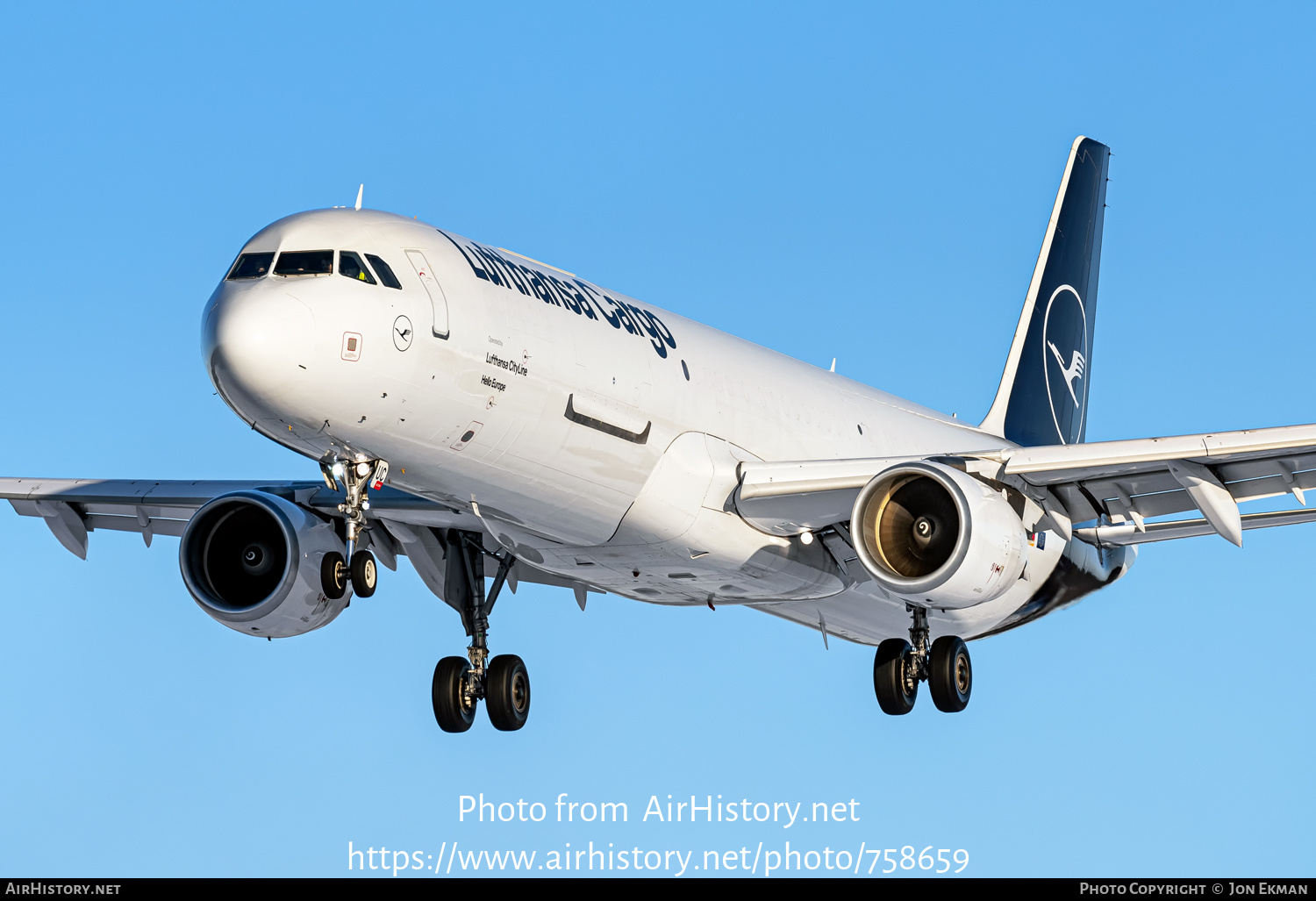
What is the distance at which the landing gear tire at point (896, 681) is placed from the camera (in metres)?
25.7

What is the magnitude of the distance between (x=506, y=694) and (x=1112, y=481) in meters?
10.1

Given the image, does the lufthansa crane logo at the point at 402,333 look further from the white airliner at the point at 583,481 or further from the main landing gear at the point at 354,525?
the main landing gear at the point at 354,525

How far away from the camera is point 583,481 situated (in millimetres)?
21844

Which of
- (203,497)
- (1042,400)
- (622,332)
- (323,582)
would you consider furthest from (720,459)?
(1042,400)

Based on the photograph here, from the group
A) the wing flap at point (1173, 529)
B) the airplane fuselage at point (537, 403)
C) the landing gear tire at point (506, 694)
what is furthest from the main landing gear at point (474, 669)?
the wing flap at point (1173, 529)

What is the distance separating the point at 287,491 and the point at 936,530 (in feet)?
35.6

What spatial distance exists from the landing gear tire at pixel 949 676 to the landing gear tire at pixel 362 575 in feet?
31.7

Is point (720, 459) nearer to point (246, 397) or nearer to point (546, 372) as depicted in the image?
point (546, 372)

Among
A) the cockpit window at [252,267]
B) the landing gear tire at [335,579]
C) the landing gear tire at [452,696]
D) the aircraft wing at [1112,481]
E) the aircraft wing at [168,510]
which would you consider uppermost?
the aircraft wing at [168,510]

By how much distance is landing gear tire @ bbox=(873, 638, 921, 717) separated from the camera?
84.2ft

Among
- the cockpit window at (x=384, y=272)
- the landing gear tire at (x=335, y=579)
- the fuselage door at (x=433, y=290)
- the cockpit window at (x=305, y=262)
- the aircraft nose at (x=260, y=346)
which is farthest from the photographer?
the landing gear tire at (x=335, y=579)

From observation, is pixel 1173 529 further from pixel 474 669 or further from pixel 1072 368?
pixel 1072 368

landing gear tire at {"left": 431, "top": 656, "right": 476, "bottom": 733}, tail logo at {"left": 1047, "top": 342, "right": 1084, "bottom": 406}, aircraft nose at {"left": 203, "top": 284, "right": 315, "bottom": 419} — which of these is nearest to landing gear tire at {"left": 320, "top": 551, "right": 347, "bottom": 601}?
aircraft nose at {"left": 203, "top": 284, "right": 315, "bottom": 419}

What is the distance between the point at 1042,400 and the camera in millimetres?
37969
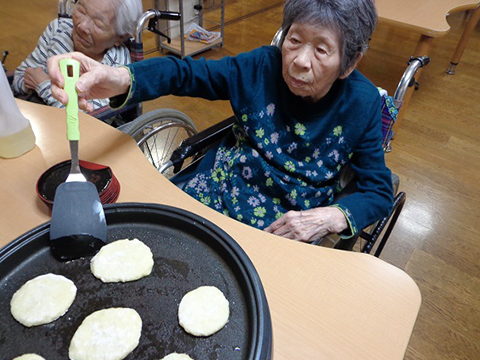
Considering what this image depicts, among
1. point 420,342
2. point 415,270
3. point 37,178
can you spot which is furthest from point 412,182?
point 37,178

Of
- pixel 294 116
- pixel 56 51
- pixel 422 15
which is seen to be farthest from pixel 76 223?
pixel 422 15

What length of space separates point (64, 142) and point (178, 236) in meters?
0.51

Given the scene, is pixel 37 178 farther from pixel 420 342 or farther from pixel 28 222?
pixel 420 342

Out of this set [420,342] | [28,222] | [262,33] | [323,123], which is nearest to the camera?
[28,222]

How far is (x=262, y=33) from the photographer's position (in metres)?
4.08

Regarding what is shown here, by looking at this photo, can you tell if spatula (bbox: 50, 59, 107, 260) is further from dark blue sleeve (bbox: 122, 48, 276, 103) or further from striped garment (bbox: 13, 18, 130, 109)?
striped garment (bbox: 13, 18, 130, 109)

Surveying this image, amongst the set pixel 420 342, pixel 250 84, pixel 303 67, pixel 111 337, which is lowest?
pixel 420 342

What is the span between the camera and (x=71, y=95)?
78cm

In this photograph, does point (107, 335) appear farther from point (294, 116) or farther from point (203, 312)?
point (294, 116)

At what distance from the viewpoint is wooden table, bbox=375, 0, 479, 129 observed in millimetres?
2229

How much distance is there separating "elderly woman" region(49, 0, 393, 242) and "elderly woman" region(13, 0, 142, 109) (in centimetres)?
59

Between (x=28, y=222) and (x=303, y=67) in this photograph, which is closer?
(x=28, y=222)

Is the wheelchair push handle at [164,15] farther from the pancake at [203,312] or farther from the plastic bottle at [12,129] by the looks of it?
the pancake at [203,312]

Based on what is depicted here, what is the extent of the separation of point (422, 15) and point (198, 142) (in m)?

════

Brief:
Reproduce all of the material above word for word, keeping every line and answer but leaving out the pictures.

Answer to this task:
What is the distance at which the landing gear tire at point (896, 681) is placed from the camera (in metres)?
25.7

What is the magnitude of the distance between (x=506, y=694) and (x=1112, y=481) in meters?
10.1

Given the image, does the lufthansa crane logo at the point at 402,333 look further from the white airliner at the point at 583,481 or further from the main landing gear at the point at 354,525?
the main landing gear at the point at 354,525

How far away from the camera is point 583,481 situated (in millimetres)?
21844

Which of
- (203,497)
- (1042,400)
- (622,332)
- (323,582)
would you consider furthest from (720,459)?
(1042,400)

Based on the photograph here, from the group
A) the wing flap at point (1173, 529)
B) the airplane fuselage at point (537, 403)
C) the landing gear tire at point (506, 694)
what is furthest from the main landing gear at point (474, 669)?
the wing flap at point (1173, 529)

What is the distance separating the point at 287,491 and the point at 936,530 (in feet)?
35.6

What spatial distance exists from the landing gear tire at pixel 949 676 to the landing gear tire at pixel 362 575 in feet?
31.7

Is point (720, 459) nearer to point (246, 397) or nearer to point (546, 372) as depicted in the image?
point (546, 372)

Among
A) the cockpit window at [252,267]
B) the landing gear tire at [335,579]
C) the landing gear tire at [452,696]
D) the aircraft wing at [1112,481]
E) the aircraft wing at [168,510]
which would you consider uppermost?
the aircraft wing at [168,510]

By how much distance is landing gear tire @ bbox=(873, 638, 921, 717) separated from the camera?
84.2ft

Among
- the cockpit window at (x=384, y=272)
- the landing gear tire at (x=335, y=579)
- the fuselage door at (x=433, y=290)
- the cockpit window at (x=305, y=262)
- the aircraft nose at (x=260, y=346)
which is farthest from the photographer?
the landing gear tire at (x=335, y=579)

From observation, is pixel 1173 529 further from pixel 474 669 or further from pixel 1072 368?
pixel 1072 368

landing gear tire at {"left": 431, "top": 656, "right": 476, "bottom": 733}, tail logo at {"left": 1047, "top": 342, "right": 1084, "bottom": 406}, aircraft nose at {"left": 203, "top": 284, "right": 315, "bottom": 419} — which of these is nearest to landing gear tire at {"left": 320, "top": 551, "right": 347, "bottom": 601}?
aircraft nose at {"left": 203, "top": 284, "right": 315, "bottom": 419}

What is the distance between the point at 1042,400 and the camera in millimetres?
37969
Considering what this image depicts, among
1. point 420,342
2. point 415,270
3. point 37,178
can you spot which is furthest from point 412,182?
point 37,178

Of
- pixel 294 116
- pixel 56 51
- pixel 422 15
which is seen to be farthest from pixel 76 223?
pixel 422 15

What length of space separates point (64, 142) and point (178, 236) in meters?
0.51

Given the scene, is pixel 37 178 farther from pixel 420 342 or farther from pixel 28 222?
pixel 420 342

Out of this set [420,342] | [28,222] | [262,33] | [323,123], which is nearest to the camera?
[28,222]

How far is (x=262, y=33) from the photographer's position (in metres)?
4.08

Regarding what is shown here, by looking at this photo, can you tell if spatula (bbox: 50, 59, 107, 260) is further from dark blue sleeve (bbox: 122, 48, 276, 103) or further from striped garment (bbox: 13, 18, 130, 109)?
striped garment (bbox: 13, 18, 130, 109)

Surveying this image, amongst the set pixel 420 342, pixel 250 84, pixel 303 67, pixel 111 337, which is lowest?
pixel 420 342

What is the span between the camera and (x=71, y=95)?
78cm

In this photograph, does point (107, 335) appear farther from point (294, 116) or farther from point (203, 312)?
point (294, 116)

At what distance from the viewpoint is wooden table, bbox=375, 0, 479, 129 observed in millimetres?
2229

How much distance is there separating "elderly woman" region(49, 0, 393, 242) and "elderly woman" region(13, 0, 142, 109) (in centimetres)?
59

Between (x=28, y=222) and (x=303, y=67) in this photograph, which is closer?
(x=28, y=222)

Is the wheelchair push handle at [164,15] farther from the pancake at [203,312] or farther from the plastic bottle at [12,129] by the looks of it?
the pancake at [203,312]

Based on what is depicted here, what is the extent of the separation of point (422, 15) and point (198, 142) (in m)?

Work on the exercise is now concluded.